▸ EXERCISE REQUIREMENTS:
**a.** According to the song article, on what date was "There's Nothin" released?
**b.** In the song article, turn the paragraph beginning "'There's Nothin' is the fourth single" into a short bulleted list that keeps its main facts.
**c.** Continue the article on the song "There's Nothin," starting after its final sentence.

▸ EXERCISE TEXT:
[Start of Attachment]

Single by Sean Kingston featuring Élan and Juelz Santana

from the album Sean Kingston (The Deluxe Edition)
- Released: March 13, 2008
- Recorded: 2007
- Length: 3:45
- Label: Beluga Heights; Koch; Epic;
- Songwriters: Kisean Anderson; Evan "Kidd" Bogart; J. R. Rotem; LaRon Louis James;
- Producer: J.R. Rotem

Sean Kingston singles chronology
| "That's Gangsta" (2008) | "There's Nothin" (2008) | "Fire Burning" (2009) |

The D.E.Y. singles chronology
| "Give You the World" (2007) | "There's Nothin" (2008) | "I Need You/She Said" (2008) |

Juelz Santana singles chronology
| "Curious" (2008) | "There's Nothin" (2008) | "Let Me Show You" (2008) |

= There's Nothin =

"There's Nothin" is the fourth single from Sean Kingston's self-titled debut album. The single features Élan of the D.E.Y. and Juelz Santana. The album version features Paula DeAnda. The song was produced by J. R. Rotem and co-written by Sean Kingston and Evan "Kidd" Bogart.

[End of Attachment]

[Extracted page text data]
[Start of Attachment]

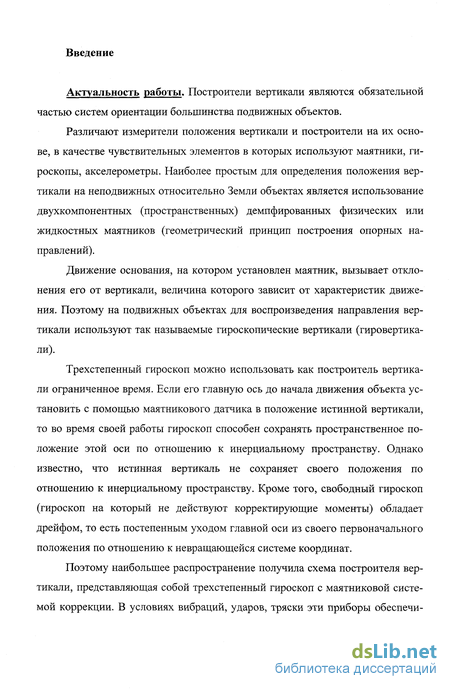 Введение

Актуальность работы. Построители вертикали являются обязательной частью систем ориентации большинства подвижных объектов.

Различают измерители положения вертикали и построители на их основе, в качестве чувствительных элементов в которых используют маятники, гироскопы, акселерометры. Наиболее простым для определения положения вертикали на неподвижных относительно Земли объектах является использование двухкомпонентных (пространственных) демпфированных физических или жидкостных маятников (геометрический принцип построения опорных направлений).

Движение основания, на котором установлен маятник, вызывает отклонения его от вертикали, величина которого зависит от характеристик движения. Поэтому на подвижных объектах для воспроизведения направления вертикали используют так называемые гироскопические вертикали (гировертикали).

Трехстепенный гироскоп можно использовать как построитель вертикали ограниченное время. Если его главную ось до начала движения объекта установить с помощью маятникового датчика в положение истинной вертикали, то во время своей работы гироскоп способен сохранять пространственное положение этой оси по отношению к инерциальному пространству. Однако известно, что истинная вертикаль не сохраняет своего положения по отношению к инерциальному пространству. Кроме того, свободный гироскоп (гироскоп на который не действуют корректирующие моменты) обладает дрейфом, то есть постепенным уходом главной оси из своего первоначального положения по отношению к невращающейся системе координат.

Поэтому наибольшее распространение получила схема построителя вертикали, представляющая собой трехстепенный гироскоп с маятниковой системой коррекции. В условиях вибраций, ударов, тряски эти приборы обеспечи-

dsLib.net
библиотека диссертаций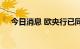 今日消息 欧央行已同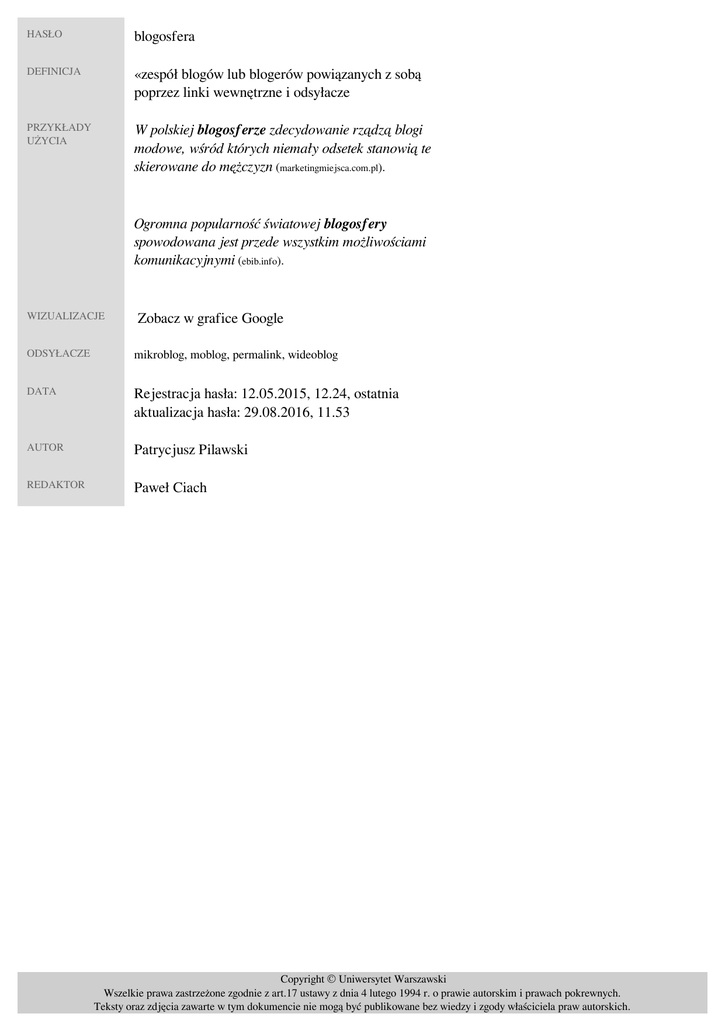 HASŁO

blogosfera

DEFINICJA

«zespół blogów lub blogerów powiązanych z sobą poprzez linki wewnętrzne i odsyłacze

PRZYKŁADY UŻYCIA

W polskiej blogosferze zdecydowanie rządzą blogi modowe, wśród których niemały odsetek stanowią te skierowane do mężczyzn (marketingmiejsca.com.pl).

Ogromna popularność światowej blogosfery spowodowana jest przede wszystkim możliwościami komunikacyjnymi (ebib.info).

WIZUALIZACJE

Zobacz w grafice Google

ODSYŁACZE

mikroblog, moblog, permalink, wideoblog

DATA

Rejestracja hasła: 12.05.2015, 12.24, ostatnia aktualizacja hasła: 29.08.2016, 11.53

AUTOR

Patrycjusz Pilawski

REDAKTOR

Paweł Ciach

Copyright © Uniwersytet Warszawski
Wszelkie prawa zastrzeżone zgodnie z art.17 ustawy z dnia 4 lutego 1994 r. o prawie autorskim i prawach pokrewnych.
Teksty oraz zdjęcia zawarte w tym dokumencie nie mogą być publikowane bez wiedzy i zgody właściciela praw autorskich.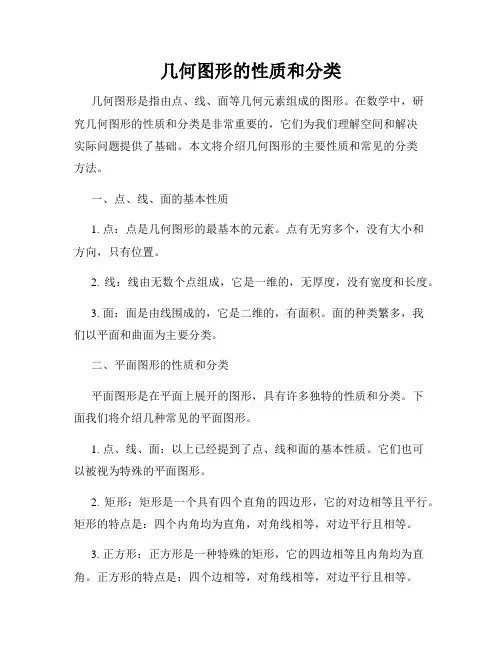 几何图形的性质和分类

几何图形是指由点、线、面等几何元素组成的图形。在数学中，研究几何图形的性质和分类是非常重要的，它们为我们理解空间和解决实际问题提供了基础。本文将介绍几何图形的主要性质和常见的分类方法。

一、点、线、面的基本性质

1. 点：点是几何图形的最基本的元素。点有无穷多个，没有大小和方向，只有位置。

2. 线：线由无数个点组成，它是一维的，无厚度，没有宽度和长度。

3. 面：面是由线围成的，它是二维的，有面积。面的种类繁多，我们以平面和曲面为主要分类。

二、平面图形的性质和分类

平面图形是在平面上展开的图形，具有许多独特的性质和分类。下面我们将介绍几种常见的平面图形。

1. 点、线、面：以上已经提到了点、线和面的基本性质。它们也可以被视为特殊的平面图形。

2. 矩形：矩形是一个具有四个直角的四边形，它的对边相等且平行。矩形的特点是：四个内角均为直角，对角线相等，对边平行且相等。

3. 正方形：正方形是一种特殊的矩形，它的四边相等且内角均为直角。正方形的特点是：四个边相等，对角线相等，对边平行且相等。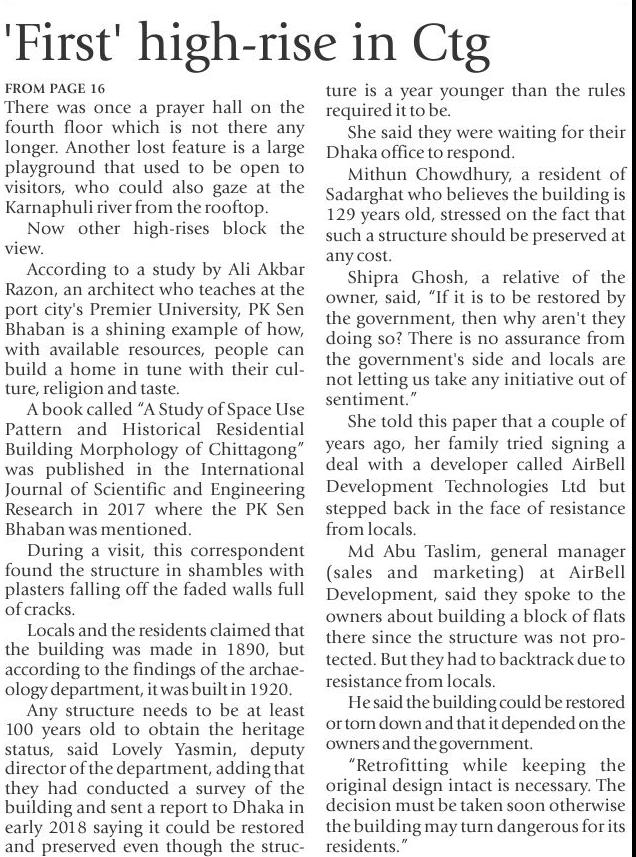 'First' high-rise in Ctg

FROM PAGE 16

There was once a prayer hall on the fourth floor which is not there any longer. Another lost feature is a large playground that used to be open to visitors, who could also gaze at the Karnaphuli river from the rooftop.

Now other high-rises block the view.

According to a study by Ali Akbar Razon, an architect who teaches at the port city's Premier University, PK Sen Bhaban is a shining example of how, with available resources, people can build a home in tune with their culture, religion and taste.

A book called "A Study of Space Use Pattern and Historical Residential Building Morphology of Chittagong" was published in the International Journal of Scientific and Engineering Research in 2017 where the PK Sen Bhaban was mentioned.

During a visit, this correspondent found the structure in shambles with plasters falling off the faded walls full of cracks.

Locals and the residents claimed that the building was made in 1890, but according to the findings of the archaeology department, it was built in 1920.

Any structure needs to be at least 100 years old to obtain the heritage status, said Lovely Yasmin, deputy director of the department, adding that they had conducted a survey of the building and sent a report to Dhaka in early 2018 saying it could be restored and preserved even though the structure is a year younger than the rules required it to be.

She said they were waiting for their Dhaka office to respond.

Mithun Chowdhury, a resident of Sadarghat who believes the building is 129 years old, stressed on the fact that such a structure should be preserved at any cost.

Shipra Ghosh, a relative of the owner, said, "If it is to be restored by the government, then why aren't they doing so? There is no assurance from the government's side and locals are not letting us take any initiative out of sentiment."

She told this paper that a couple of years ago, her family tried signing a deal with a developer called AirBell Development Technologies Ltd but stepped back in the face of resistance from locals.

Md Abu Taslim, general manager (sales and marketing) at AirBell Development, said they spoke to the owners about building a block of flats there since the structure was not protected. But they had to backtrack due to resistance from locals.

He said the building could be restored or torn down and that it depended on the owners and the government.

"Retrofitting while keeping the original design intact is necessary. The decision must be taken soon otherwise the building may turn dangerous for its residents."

[End of Attachment]
[Start of Attachment]

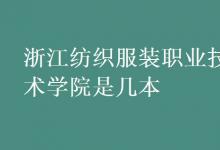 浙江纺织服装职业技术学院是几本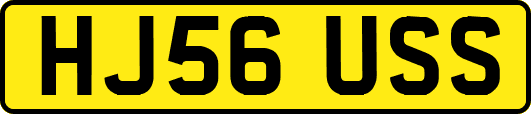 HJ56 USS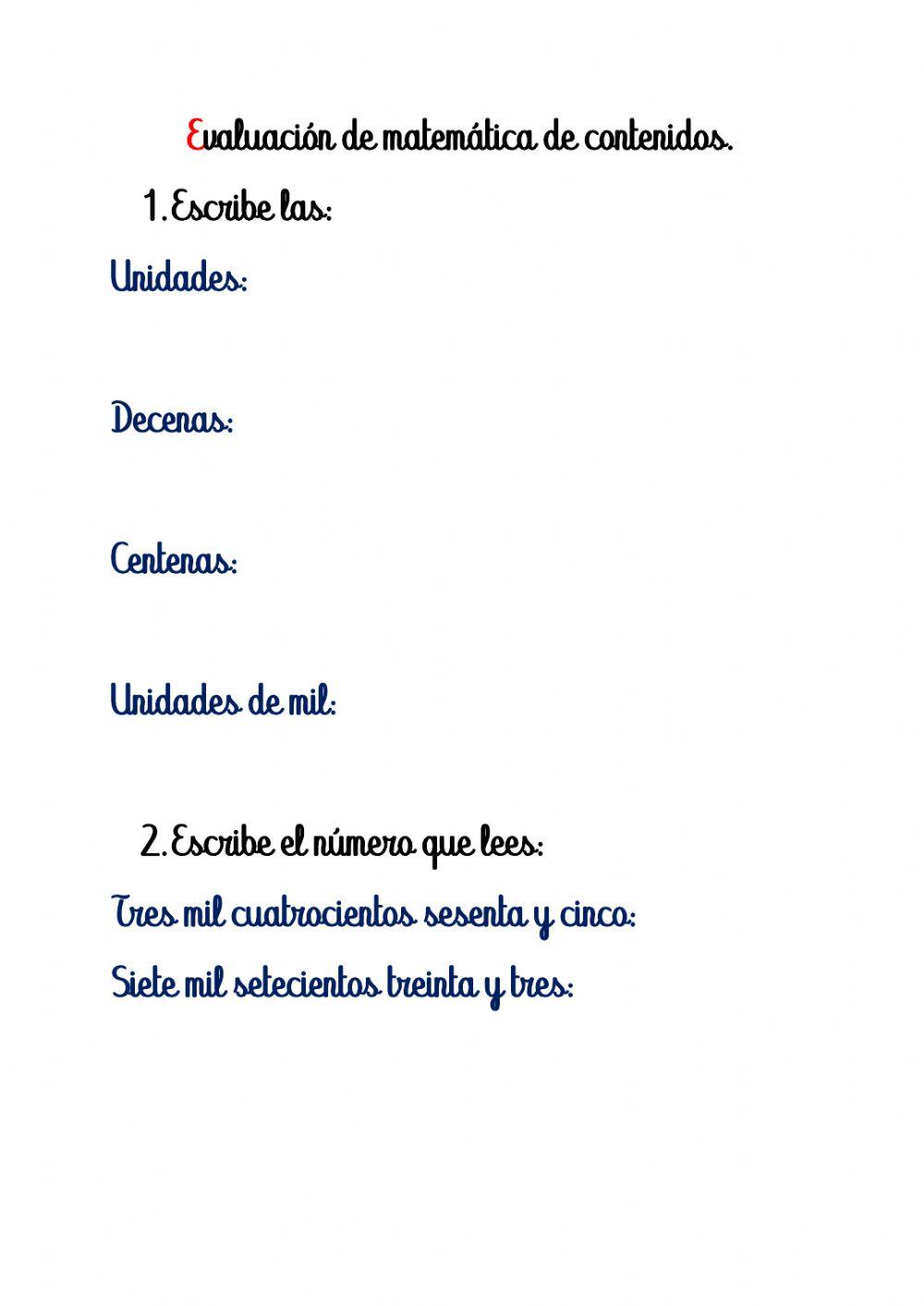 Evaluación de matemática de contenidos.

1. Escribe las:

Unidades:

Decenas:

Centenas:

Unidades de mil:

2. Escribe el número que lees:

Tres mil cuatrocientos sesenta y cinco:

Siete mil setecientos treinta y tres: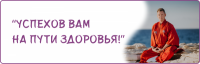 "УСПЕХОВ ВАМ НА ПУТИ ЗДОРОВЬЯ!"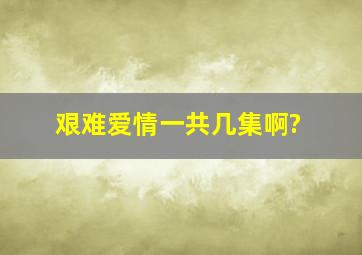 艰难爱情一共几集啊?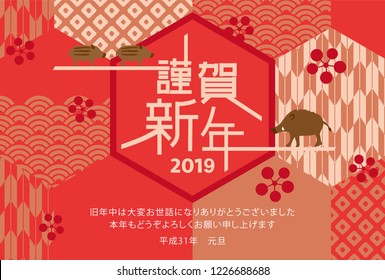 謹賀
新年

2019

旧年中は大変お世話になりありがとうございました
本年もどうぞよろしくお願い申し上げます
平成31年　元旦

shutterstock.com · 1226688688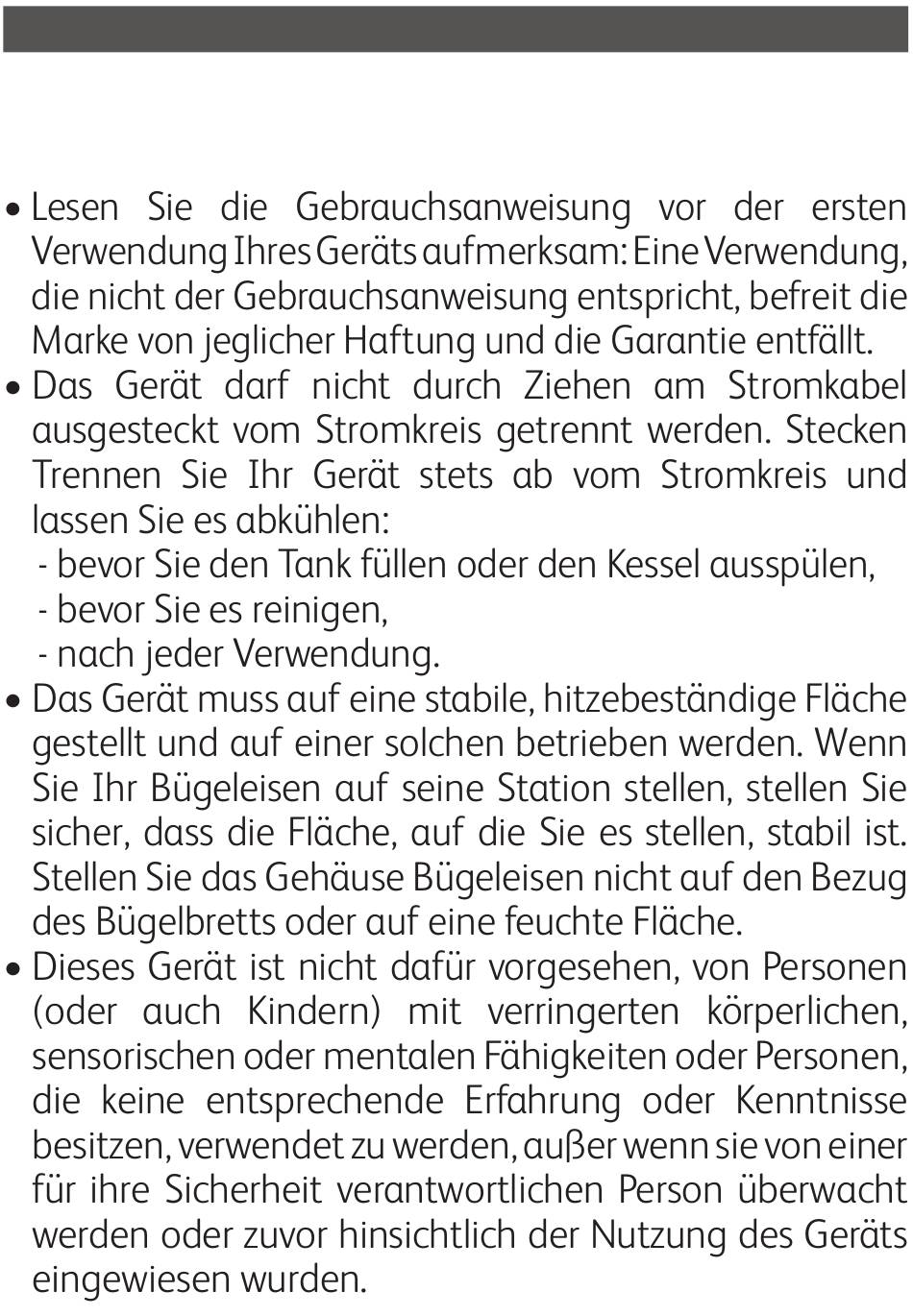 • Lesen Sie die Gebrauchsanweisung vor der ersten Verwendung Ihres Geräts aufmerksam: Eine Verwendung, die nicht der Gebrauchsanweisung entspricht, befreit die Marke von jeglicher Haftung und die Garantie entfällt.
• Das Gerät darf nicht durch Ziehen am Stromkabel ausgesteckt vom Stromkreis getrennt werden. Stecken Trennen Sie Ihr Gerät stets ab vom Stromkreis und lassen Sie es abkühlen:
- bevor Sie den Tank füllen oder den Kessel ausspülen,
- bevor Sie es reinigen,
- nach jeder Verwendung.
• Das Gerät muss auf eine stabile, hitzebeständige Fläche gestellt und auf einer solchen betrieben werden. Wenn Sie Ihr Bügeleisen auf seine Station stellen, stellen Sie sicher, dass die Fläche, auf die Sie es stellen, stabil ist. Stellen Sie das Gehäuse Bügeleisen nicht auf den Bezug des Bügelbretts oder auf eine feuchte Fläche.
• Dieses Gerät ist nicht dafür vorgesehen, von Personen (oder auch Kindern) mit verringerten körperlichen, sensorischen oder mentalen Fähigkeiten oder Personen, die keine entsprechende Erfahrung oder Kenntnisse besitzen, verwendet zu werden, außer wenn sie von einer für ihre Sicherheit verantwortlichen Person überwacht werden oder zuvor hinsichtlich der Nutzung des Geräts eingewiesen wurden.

[End of Attachment]
[Start of Attachment]

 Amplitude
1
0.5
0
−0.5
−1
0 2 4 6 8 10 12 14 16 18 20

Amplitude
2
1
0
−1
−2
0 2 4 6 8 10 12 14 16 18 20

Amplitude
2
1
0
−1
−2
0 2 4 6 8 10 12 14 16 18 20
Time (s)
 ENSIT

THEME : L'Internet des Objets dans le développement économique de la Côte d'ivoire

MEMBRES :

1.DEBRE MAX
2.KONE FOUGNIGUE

[End of Attachment]

▸ RESPONSES TO THE EXERCISE:
**a.** March 13, 2008

**b.**
- Fourth single from Sean Kingston's self-titled debut album
- Features Élan of the D.E.Y. and Juelz Santana
- Album version features Paula DeAnda
- Produced by J. R. Rotem
- Co-written by Sean Kingston and Evan "Kidd" Bogart

**c.**
Radio Disney aired a version without Juelz Santana that features only Sean Kingston and Élan. In the chorus, they change it from "Satisfy my needs" to "Make me feel at peace".

==Music video==
The video was released in February 2008.

==Charts==

Chart performance for "There's Nothin"
| Chart (2008) | Peak position |
|---|---|
| Australia (ARIA) | 85 |
| Romania (Romanian Top 100) | 47 |
| US Billboard Hot 100 | 60 |
| US Hot R&B/Hip-Hop Songs (Billboard) | 63 |
| US Pop Airplay (Billboard) | 24 |

== Certifications ==

Certifications for "There's Nothin"
| Region | Certification | Certified units/sales |
| New Zealand (RMNZ) | Gold | 15,000^{‡} |
^{‡} Sales+streaming figures based on certification alone.

== Release history ==

Release dates and formats for "There's Nothin"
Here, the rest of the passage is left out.